Am J Physiol Heart Circ Physiol. 2014 Dec 1;307(11):H1587-93. doi: 10.1152/ajpheart.00557.2014. Epub 2014 Sep 26.
Endothelial nitric oxide (NO) is the primary mediator of flow-mediated dilation (FMD) in human adipose microvessels. Impaired NO-mediated vasodilation occurs after acute and chronic hypertension, possibly due to excess generation of reactive oxygen species (ROS). The direct role of pressure elevation in this impairment of human arteriolar dilation is not known. We tested the hypothesis that elevation in pressure is sufficient to impair FMD. Arterioles were isolated from human adipose tissue and cannulated, and vasodilation to graded flow gradients was measured before and after exposure to increased intraluminal pressure (IILP; 150 mmHg, 30 min). The mediator of FMD was determined using pharmacological agents to reduce NO [N(G)-nitro-l-arginine methyl ester (l-NAME), 2-(4-carboxyphenyl)-4,4,5,5-tetramethylimidazoline-1-oxyl-3-oxide (c-PTIO)], or H2O2 [polyethylene glycol (PEG)-catalase], and mitochondrial (mt) ROS was quantified using fluorescence microscopy. Exposure to IILP decreased overall FMD (max %dilation: 82.7 ± 4.9 vs. 62 ± 5.6; P < 0.05). This dilation was abolished by treatment with l-NAME prepressure and PEG-catalase after IILP (max %dilation: l-NAME: 23.8 ± 6.1 vs. 74.8 ± 8.6; PEG-catalase: 71.8 ± 5.9 vs. 24.6 ± 10.6). To examine if this change was mediated by mtROS, FMD responses were measured in the presence of the complex I inhibitor rotenone or the mitochondrial antioxidant mitoTempol. Before IILP, FMD was unaffected by either compound; however, both inhibited dilation after IILP. The fluorescence intensity of mitochondria peroxy yellow 1 (MitoPY1), a mitochondria-specific fluorescent probe for H2O2, increased during flow after IILP (%change from static: 12.3 ± 14.5 vs. 127.9 ± 57.7). These results demonstrate a novel compensatory dilator mechanism in humans that is triggered by IILP, inducing a change in the mediator of FMD from NO to mitochondria-derived H2O2.

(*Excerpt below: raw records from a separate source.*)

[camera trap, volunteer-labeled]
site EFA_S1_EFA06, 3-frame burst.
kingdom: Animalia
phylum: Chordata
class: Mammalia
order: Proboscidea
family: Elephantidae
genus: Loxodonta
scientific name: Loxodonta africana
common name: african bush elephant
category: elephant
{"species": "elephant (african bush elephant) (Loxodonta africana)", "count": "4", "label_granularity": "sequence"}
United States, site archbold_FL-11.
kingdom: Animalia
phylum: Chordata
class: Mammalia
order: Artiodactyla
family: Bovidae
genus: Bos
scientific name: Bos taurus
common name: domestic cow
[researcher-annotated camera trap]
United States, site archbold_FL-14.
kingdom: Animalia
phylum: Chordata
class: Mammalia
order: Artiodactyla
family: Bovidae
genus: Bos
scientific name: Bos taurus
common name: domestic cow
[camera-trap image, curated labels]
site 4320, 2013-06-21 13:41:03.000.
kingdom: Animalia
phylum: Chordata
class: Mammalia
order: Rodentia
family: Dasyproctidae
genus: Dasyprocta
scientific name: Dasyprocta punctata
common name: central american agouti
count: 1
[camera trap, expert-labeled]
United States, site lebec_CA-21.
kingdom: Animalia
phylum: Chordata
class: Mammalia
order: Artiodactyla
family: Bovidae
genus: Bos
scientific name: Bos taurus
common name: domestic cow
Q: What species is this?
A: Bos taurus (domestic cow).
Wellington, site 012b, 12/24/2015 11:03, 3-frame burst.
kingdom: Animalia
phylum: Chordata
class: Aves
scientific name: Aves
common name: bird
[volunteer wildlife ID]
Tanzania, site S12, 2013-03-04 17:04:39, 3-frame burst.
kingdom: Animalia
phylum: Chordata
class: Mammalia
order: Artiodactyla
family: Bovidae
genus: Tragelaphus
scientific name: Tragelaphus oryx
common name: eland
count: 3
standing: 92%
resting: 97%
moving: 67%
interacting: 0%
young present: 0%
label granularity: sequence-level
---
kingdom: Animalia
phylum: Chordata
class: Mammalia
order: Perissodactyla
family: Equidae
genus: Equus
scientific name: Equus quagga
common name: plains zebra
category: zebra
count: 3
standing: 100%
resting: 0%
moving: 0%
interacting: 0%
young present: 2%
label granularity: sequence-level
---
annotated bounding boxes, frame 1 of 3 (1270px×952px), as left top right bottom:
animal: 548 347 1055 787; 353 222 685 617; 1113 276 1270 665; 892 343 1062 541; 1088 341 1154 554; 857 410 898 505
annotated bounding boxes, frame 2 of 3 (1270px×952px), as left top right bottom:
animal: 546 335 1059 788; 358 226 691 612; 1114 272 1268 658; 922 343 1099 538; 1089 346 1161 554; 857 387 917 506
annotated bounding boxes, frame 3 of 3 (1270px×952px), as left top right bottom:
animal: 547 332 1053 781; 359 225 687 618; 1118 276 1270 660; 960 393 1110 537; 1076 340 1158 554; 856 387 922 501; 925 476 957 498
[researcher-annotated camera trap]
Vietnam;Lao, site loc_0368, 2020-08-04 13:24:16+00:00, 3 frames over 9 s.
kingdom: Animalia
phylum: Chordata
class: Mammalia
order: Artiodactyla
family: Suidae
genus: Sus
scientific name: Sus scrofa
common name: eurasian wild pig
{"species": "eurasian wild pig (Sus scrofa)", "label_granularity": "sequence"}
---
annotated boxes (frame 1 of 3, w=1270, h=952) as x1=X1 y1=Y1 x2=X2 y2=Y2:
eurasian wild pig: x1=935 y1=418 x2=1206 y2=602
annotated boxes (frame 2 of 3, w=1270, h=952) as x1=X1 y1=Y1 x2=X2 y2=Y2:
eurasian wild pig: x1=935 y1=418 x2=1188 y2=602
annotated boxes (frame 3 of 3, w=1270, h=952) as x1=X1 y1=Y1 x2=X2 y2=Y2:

内皮型一氧化氮(NO)是人体脂肪微血管中血流介导的血管舒张(FMD)的主要介质。急性和慢性高血压后会出现NO介导的血管舒张功能受损,这可能是由于活性氧(ROS)生成过多所致。压力升高在这种人体小动脉舒张功能受损中所起的直接作用尚不清楚。我们检验了压力升高足以损害FMD的假设。从小鼠脂肪组织中分离出小动脉并插管,在暴露于管腔内压力升高(IILP;150 mmHg,30分钟)之前和之后,测量对分级血流梯度的血管舒张情况。使用药理学试剂来降低NO [N(G)-硝基-L-精氨酸甲酯(L-NAME),2-(4-羧基苯基)-4,4,5,5-四甲基咪唑啉-1-氧基-3-氧化物(c-PTIO)] 或H2O2 [聚乙二醇(PEG)-过氧化氢酶] 来确定FMD的介质,并使用荧光显微镜对线粒体(mt)ROS进行定量。暴露于IILP会降低总体FMD(最大舒张百分比:82.7±4.9对62±5.6;P<0.05)。在IILP后用L-NAME预加压和PEG-过氧化氢酶处理可消除这种舒张(最大舒张百分比:L-NAME:23.8±6.1对74.8±8.6;PEG-过氧化氢酶:71.8±5.9对24.6±10.6)。为了研究这种变化是否由mtROS介导,在存在复合物I抑制剂鱼藤酮或线粒体抗氧化剂米托坦的情况下测量FMD反应。在IILP之前,FMD不受任何一种化合物的影响;然而,两者在IILP后均抑制舒张。线粒体过氧黄1(MitoPY1)是一种用于H2O2的线粒体特异性荧光探针,在IILP后的血流过程中线粒体的荧光强度增加(与静态相比的变化百分比:12.3±14.5对127.9±57.7)。这些结果证明了人体中一种新的代偿性舒张机制,该机制由IILP触发,导致FMD的介质从NO转变为线粒体衍生的H2O2。